### Your goal
Restate the records in full and exactly, with no images included.

### Material shown
+++
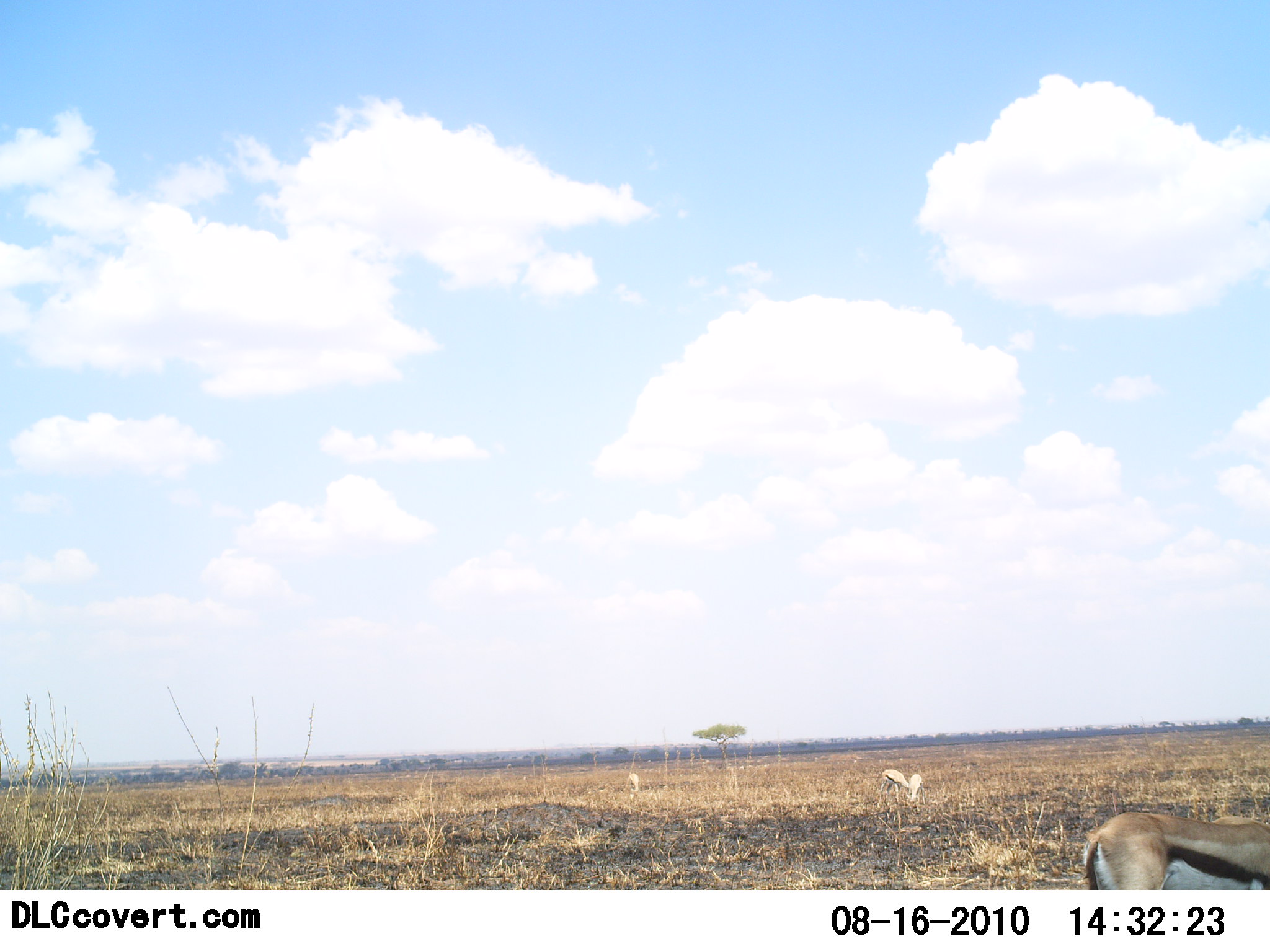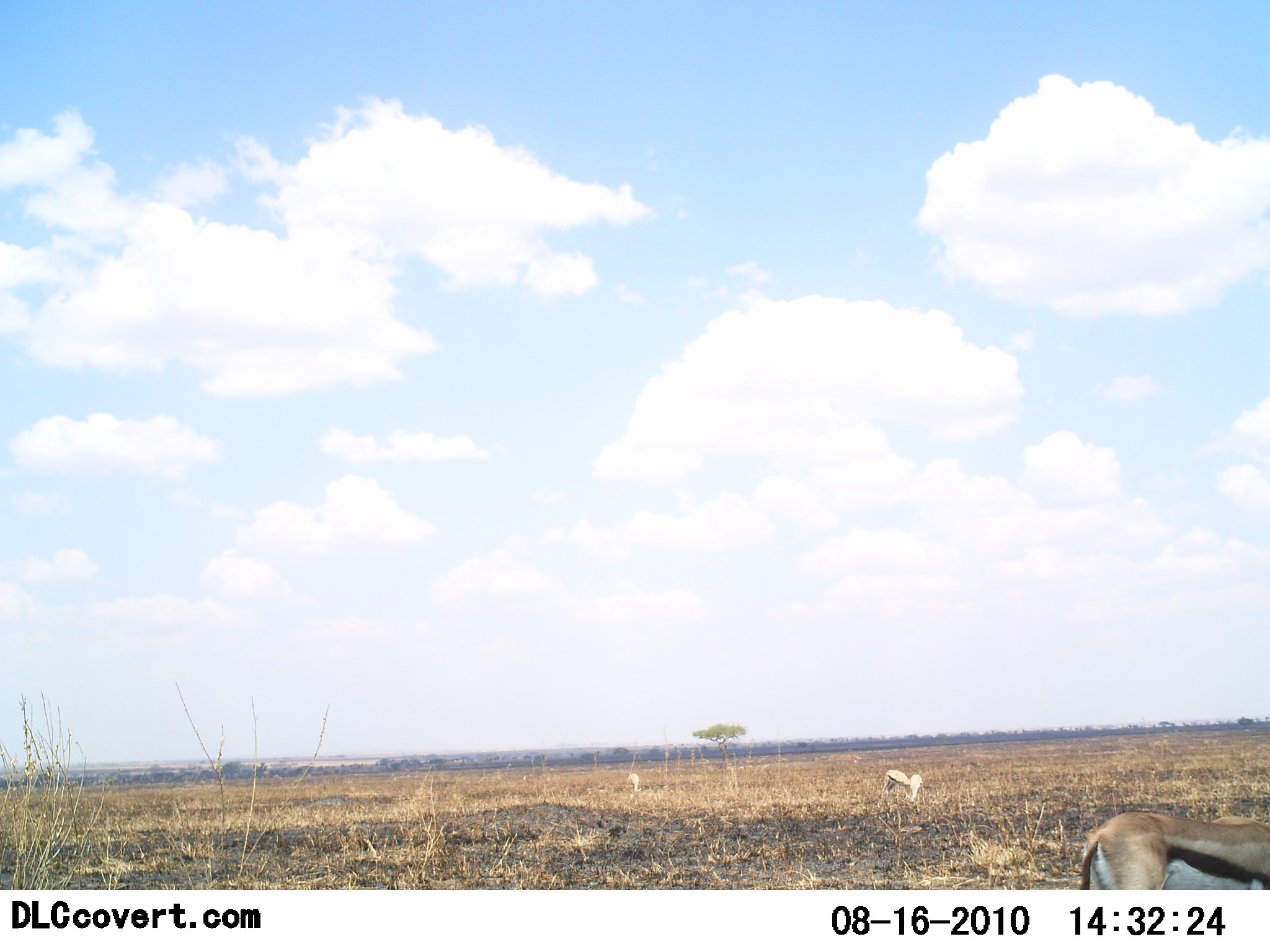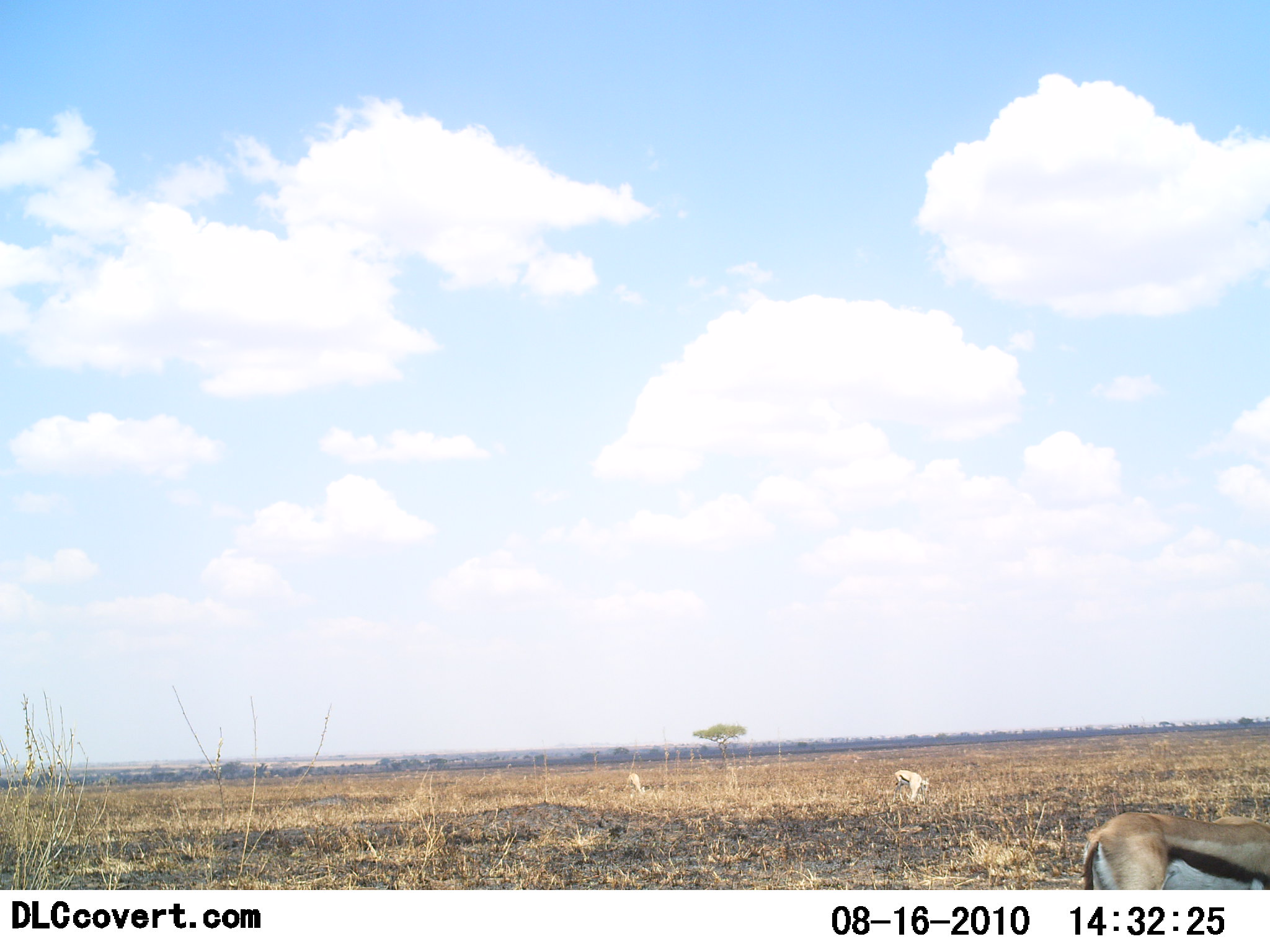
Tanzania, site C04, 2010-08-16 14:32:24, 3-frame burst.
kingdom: Animalia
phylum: Chordata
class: Mammalia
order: Artiodactyla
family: Bovidae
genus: Eudorcas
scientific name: Eudorcas thomsonii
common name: thomson's gazelle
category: gazellethomsons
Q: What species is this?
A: Gazellethomsons (thomson's gazelle) (Eudorcas thomsonii).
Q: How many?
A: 3.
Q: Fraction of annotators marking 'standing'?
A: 45%.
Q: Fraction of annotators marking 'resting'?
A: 0%.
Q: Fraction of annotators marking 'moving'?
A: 27%.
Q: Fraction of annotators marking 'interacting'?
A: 0%.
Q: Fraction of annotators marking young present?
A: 0%.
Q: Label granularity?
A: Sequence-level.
+++
### Answer to this problem
Tanzania, site C04, 2010-08-16 14:32:24, 3-frame burst.
kingdom: Animalia
phylum: Chordata
class: Mammalia
order: Artiodactyla
family: Bovidae
genus: Eudorcas
scientific name: Eudorcas thomsonii
common name: thomson's gazelle
category: gazellethomsons
Q: What species is this?
A: Gazellethomsons (thomson's gazelle) (Eudorcas thomsonii).
Q: How many?
A: 3.
Q: Fraction of annotators marking 'standing'?
A: 45%.
Q: Fraction of annotators marking 'resting'?
A: 0%.
Q: Fraction of annotators marking 'moving'?
A: 27%.
Q: Fraction of annotators marking 'interacting'?
A: 0%.
Q: Fraction of annotators marking young present?
A: 0%.
Q: Label granularity?
A: Sequence-level.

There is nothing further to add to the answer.